Most patients are asymptomatic or have variable symptomatology, depending on the dimension, site of the cyst and associated complications. They are, for that reason, incidental diagnoses in asymptomatic patients. The most common symptoms are atypical chest pain, dyspnea, and persistent cough [4]. Reported complications include compression of adjacent tissues, spontaneous cyst rupture, hemorrhage into and infection [5]. Differential diagnoses of pericardial cysts include prominent pericardial fat pad, ventricular aneurysm, pericardial hematoma, and mediastinal tumours [6] Symptoms, in this case, were particularly related to the size of pericardial cyst, which compressed the right ventricle of the patient, causing hemodynamic alteration.
Pericardial cysts may be detected on radiographic examinations and diagnosed on echocardiography, computerized tomography, and nuclear magnetic resonance imaging. Echocardiographically a pericardial cyst appears as a homogeneous echolucent mass with an echo-free space indicative of its separation from the cardiac chambers [7]. Computer tomography or magnetic resonance imaging can be used to confirm the echocardiographic findings. Differentiating malignancies from non-malignant fluid-filled cysts may nevertheless be difficult.
Asymptomatic patients with pericardial cysts generally do not require any surgical intervention but rather a conservative treatment and close follow up depending on the location and size of the cyst. Symptomatic patients are typically managed by surgical removal of the cysts. Percutaneous aspiration of cyst contents can also be done as an alternative to surgical resection in symptomatic patients. Recurrences have not been reported after excision [2].
In this study, symptoms of right ventricular failure were present secondary to compression of the right chambers, as evidenced by echocardiography. Because of these symptoms, our patient underwent cyst resection.
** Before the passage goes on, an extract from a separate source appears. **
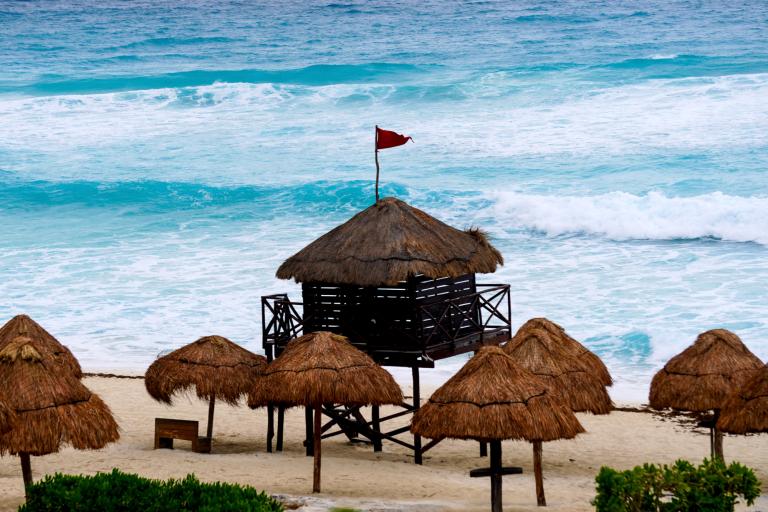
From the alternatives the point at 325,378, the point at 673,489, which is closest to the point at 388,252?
the point at 325,378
The perioperative period was uneventful and the patient has been in his in excellent clinical condition post operatively.
Conclusion
This case demonstrates a rare differential diagnosis of right heart failure that can be treated surgically with complete improvement.
Competing interests
The authors declare no competing interests.
Author's contributions
The patient was admitted and followed by the medical team (Dr. J. Mwita, Dr. P. Chipeta, and Dr. R. Mutagaywa), operated and biopsied by Dr E. Ussiri and histological examination was done by Dr. B. Rugwizangoga. All the authors have contributed to the manuscript and have read and approved the final version.